Shortcomings in technical education, early-stage funding and government support make launching a startup even more daunting here than in other countries, a panel of top advisers, federal officials and executives said Thursday.
Lowering those barriers, as well as educating people about the options available to them as entrepreneurs, is critical to growing the nation's startup sector, they said during a panel discussion.
Improving the quality of university-level education in engineering, computer programming and other technical areas is one critical component.
The Communications and Press Ministry's top official for venture funding in the field of information technology made a blunt observation on what university students know about the IT field.
"You often get the sense that they have no understanding of what you're talking about," said Mark Shmulevich, deputy communications and press minister.
Alexander Turkot, who advises Skolkovo Foundation president Viktor Vekselberg on commercialization of technology, also said there is a lot of work to be done in education.
"I have seen with my own eyes people in the fourth or fifth year of university who are studying Pascal, which I was studying 30 years ago," Turkot said, referring to the computer programming language published in 1970.
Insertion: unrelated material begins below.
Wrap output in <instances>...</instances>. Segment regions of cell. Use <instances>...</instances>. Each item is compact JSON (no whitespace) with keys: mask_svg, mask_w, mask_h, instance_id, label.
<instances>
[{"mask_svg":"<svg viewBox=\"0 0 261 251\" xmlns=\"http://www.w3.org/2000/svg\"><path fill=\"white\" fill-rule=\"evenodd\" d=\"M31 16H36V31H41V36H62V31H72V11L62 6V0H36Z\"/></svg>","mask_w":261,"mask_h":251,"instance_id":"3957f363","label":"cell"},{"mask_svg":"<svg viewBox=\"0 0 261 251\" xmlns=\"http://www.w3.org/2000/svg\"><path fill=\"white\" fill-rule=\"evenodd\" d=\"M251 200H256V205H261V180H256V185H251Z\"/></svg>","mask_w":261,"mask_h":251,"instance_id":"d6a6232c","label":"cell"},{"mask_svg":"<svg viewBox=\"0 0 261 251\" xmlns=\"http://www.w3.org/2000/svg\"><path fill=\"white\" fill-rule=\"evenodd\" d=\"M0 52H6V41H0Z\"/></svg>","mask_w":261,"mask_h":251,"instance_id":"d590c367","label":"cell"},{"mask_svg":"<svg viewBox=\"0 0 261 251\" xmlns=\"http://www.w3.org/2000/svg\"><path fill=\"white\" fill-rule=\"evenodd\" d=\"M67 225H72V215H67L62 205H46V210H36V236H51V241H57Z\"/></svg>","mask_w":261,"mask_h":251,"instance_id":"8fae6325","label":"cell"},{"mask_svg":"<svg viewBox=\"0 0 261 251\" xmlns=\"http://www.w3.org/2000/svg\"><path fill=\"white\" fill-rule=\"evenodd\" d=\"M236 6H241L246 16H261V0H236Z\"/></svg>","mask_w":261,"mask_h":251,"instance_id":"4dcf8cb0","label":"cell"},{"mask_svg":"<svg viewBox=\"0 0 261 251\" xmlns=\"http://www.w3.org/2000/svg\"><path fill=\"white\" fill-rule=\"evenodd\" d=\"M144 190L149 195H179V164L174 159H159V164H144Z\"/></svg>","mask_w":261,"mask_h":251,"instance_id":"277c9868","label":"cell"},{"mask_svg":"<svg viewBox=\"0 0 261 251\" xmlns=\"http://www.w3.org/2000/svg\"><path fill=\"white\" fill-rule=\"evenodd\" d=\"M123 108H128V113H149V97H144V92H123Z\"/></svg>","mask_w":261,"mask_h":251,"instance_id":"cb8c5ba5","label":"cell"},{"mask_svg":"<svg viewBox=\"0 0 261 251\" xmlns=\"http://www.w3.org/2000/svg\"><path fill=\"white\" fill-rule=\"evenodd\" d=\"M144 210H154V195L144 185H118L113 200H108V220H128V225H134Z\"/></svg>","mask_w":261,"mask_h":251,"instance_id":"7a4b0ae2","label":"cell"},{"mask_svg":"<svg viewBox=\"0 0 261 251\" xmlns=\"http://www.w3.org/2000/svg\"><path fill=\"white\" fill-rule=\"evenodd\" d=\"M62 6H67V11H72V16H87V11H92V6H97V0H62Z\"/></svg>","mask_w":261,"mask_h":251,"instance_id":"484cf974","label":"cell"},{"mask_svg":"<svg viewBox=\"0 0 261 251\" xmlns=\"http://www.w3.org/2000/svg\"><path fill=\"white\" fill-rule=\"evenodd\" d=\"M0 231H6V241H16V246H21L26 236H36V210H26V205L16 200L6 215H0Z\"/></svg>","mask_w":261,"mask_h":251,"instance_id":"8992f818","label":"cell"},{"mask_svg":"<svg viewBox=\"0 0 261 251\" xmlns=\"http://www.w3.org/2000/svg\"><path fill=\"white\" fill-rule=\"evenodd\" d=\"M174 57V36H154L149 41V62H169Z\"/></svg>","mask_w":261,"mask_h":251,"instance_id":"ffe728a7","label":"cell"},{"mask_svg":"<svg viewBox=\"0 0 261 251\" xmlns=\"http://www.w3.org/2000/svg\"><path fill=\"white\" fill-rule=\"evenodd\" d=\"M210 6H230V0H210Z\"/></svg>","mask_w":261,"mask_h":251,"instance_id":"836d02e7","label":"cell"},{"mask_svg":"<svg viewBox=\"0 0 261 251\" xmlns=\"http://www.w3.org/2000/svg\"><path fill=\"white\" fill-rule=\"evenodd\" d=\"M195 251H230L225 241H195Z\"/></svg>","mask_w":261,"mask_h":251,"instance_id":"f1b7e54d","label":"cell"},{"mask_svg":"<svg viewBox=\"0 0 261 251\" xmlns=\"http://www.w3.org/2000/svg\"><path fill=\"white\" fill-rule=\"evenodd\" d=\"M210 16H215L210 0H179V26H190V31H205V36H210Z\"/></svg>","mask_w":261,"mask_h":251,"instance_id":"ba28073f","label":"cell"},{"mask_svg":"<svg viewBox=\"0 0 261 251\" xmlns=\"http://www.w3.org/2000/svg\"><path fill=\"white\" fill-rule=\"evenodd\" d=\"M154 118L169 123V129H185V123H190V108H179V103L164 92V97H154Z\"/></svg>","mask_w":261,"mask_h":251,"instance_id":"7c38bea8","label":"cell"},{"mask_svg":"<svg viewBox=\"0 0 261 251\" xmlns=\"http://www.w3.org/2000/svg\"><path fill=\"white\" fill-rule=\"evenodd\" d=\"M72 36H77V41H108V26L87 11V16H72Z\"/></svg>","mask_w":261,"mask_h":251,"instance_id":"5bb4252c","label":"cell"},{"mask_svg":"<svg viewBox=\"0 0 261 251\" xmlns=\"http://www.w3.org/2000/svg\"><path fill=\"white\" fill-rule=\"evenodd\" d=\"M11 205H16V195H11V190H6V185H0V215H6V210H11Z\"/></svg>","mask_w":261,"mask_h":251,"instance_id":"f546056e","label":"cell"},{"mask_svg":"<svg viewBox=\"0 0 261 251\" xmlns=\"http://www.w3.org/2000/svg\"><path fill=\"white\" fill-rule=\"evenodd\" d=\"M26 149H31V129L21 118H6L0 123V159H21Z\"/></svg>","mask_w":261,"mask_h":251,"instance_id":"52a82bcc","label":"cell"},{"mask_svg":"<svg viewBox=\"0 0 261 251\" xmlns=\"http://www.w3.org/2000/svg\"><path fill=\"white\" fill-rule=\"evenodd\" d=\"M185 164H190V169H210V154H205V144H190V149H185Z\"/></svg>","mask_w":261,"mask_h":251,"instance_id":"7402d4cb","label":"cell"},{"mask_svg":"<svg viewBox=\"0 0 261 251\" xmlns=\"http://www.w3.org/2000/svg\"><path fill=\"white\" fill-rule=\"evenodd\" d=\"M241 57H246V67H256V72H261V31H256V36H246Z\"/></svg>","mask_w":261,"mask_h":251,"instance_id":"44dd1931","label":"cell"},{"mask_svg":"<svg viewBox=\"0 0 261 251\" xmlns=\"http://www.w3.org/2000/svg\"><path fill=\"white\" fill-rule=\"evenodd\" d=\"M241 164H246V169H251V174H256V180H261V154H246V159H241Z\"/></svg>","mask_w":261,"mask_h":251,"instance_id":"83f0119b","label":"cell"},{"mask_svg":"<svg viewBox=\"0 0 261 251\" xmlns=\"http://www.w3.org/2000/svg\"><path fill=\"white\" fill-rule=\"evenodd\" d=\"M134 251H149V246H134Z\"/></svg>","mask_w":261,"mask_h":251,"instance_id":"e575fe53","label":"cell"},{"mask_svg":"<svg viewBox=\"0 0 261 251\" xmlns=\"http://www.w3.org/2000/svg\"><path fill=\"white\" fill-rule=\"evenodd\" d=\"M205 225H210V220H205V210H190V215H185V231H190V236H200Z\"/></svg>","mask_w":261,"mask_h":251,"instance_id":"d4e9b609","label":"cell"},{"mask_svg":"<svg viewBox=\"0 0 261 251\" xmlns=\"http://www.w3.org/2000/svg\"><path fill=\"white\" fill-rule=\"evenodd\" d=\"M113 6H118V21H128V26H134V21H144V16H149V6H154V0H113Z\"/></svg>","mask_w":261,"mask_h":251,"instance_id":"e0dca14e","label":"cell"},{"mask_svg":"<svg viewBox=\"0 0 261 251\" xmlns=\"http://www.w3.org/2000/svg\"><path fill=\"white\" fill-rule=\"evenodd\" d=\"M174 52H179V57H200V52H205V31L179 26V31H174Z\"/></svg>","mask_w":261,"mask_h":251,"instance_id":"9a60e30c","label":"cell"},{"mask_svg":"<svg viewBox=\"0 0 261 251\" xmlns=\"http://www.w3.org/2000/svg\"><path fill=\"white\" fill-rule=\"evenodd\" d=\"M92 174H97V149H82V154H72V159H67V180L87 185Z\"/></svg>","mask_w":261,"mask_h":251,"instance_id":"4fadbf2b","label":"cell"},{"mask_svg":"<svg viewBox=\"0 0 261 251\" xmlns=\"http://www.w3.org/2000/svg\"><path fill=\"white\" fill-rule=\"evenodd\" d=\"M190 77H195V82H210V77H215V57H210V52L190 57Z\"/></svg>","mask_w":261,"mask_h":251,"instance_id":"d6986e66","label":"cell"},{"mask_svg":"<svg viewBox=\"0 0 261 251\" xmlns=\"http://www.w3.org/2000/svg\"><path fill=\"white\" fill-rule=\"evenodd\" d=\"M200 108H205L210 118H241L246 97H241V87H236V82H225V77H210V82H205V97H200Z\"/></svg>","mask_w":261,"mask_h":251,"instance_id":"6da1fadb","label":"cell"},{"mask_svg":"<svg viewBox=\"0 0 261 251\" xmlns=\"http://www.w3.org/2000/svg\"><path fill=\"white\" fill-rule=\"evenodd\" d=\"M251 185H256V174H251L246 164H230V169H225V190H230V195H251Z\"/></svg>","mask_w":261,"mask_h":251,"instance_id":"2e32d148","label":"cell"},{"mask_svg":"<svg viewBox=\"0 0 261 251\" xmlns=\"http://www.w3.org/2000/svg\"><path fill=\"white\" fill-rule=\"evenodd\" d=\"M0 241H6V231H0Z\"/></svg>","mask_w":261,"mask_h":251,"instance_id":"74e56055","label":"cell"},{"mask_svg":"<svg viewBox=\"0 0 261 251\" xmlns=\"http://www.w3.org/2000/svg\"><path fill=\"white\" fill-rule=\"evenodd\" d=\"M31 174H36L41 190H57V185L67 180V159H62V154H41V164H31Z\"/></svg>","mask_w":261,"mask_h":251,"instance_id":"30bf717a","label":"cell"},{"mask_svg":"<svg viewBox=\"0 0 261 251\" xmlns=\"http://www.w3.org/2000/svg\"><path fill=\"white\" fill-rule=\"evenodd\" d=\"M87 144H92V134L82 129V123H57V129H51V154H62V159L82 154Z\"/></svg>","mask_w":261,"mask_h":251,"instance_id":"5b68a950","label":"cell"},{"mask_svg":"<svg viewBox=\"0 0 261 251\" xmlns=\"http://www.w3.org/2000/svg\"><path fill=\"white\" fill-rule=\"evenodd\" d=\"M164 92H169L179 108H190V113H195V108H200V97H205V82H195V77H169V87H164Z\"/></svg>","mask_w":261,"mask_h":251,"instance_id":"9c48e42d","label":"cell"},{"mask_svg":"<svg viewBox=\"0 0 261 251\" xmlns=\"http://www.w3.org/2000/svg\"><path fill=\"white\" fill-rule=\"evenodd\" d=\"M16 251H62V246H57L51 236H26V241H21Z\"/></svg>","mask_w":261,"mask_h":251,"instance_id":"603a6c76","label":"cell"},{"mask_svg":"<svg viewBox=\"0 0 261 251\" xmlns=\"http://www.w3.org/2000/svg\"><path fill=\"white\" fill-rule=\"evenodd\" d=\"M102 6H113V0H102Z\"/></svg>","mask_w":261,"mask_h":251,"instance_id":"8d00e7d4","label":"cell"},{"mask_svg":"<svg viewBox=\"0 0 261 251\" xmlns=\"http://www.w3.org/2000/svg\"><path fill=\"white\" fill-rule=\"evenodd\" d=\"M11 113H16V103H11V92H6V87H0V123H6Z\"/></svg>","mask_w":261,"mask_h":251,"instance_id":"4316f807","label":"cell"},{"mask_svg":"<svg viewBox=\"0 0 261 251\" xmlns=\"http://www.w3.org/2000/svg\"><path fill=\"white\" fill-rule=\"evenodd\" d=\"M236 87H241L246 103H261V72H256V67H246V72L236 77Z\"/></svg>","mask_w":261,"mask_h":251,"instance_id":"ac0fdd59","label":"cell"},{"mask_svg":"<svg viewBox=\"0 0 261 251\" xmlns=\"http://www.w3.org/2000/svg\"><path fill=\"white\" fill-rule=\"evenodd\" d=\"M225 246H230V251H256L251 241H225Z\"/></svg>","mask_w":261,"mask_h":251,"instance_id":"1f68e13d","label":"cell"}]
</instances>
There is a lack of awareness about startups themselves, Shmulevich said.
"Many people who could be entrepreneurs don't understand that it's a possibility for them," he said.
Funding for startups has been increasing dramatically over the past few years, making the sector more promising.
Internet startups and young Internet companies — which make up a huge percentage of the startup sector — received $540 million in funding last year, more than double the $225 million that they roped in the previous year, according to Russian venture firm Fast Lane Ventures.
The government should be a major driver in the innovation sector, while removing barriers such as excessive tax regimes and complicated company registration procedures, the panelists and entrepreneurs in the audience said.
The Communications and Press Ministry can't be the only leader, however, Shmulevich said.
"We drive information technology in the areas where [the ministry] is focused," he said.